CMT: I can’t imagine that the process of dealing with grief by reading self-help books necessarily lends itself to the type of material that performs well on country radio and the Billboard charts. But, this album is important and unique in that it achieved everything it set out to do. Can we discuss, in your mind, how this occurred?
LE: As an artist, the constant battle is between writing a song that will be a radio hit versus writing music that reflects who you actually are as a person and how you process what’s happening in your life. When I was writing Heart Theory, I realized that I needed to write radio-ready songs to keep my good run of career success happening. Still, then I also realized that I needed to write songs that reflected the reality of what was happening in my life.
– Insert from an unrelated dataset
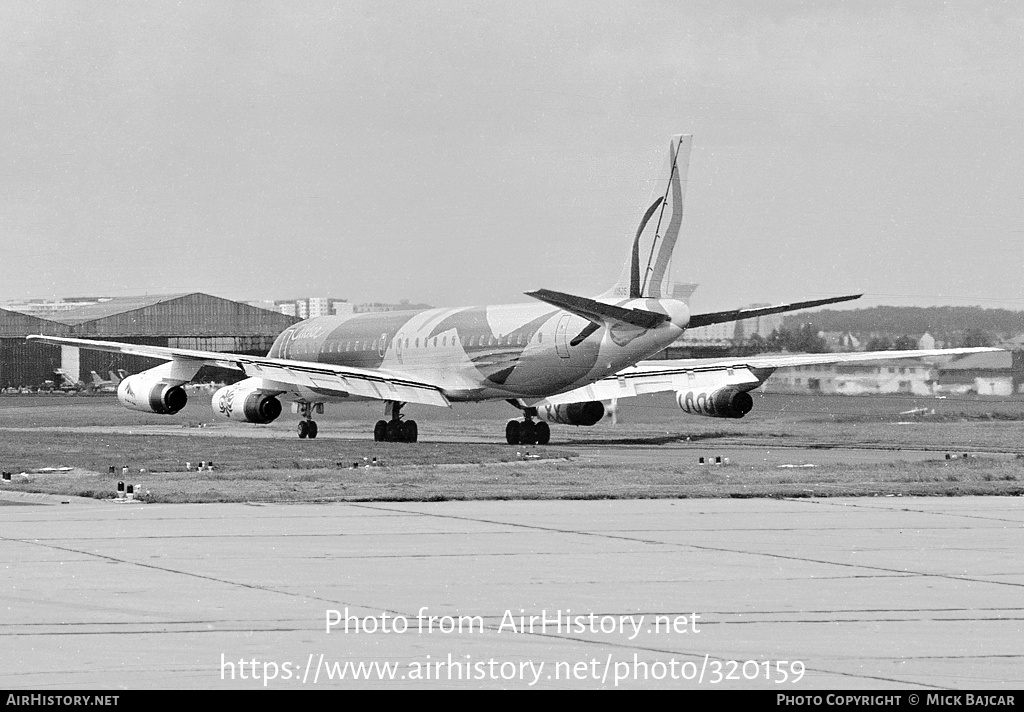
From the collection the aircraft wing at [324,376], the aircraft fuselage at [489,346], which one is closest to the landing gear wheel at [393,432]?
the aircraft wing at [324,376]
Oftentimes, while trying to write “radio hits,” you lose your authentic voice and the ability to create music that fans and listeners can feel from an honest place of directly connecting with an artist. It is important to create raw, unfiltered music — especially now, where fans are connecting with music more directly via social media and more wanting direct connections with the musicians they like — because the fans, the listeners, want to know you, not the filtered image of who you are. I’ve gotten thousands of social media direct messages since I released Heart Theory because my fans, through my music, have been able to process and discuss their more difficult and vulnerable emotions and stories.
CMT: In final, please take me through working with songwriters you’ve known forever, but then introducing them to parts of yourself of which they were likely unaware, then getting the material you ended up with on Heart Theory with them? It feels really brave, to be honest…
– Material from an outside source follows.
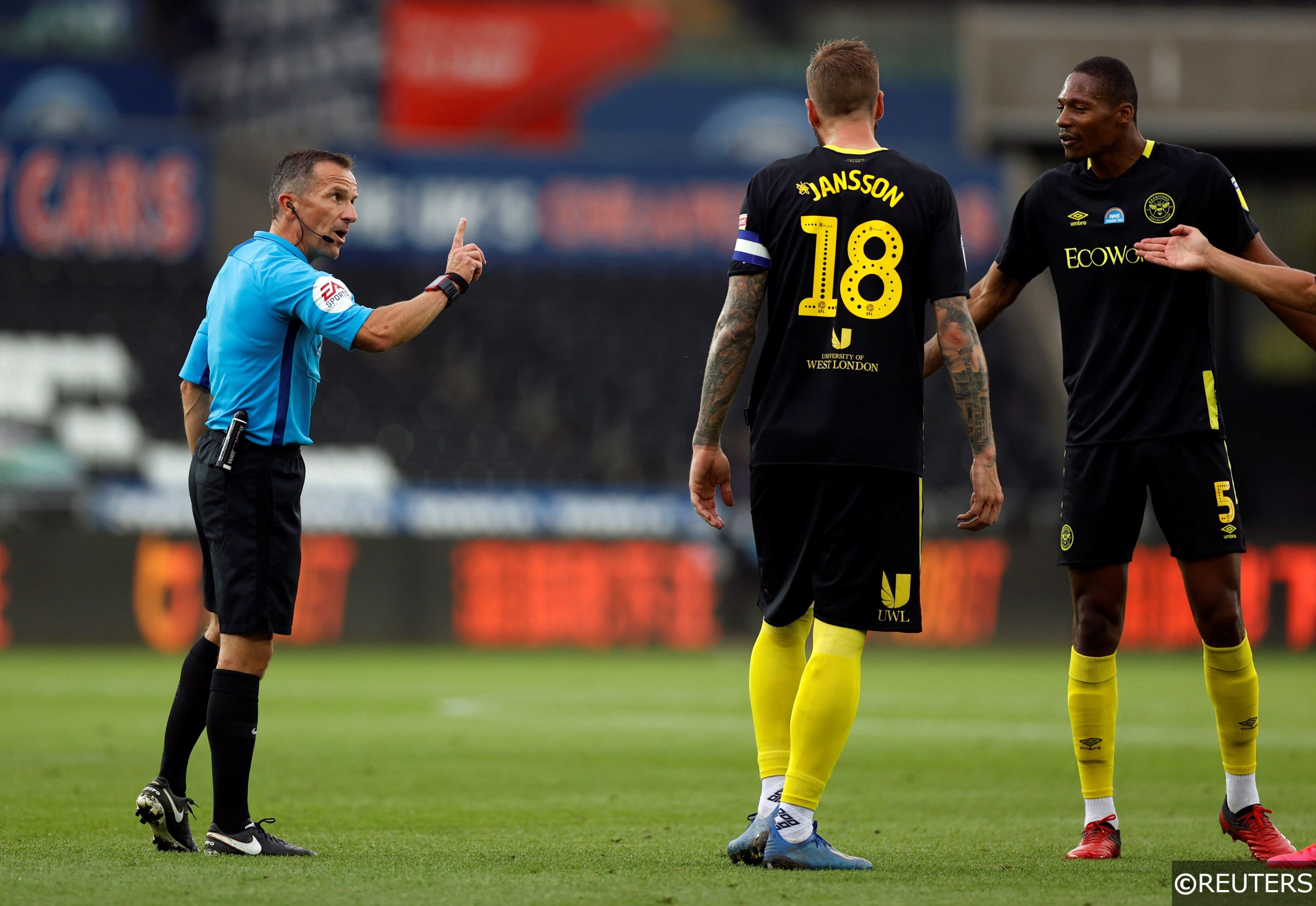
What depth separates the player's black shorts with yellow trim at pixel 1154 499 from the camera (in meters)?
5.69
LE: Nashville is a town where incredible songwriters — who are also people you’ve oftentimes never met before — sit down and bare their hearts and souls about things they’d typically never tell someone. For years, I’d known the writers I worked with on Heart Theory — people like Kane Brown, Brandy Clark, and Tyler Hubbard. And when I told them about some of the topics I wanted to write about because they’re such special humans, they understood that as an artist and songwriter, how I needed to write things that finally resonated with my story. For instance, working with someone like Brandy Clark was incredible. When I started diving into issues I had as a little girl with sexual violence, the songs would end up half-written. In trusting someone like Brandy with my story, the fearlessness in my voice was exposed. This album reflected the best “playground” of sorts that I’ve had to showcase myself as a creator.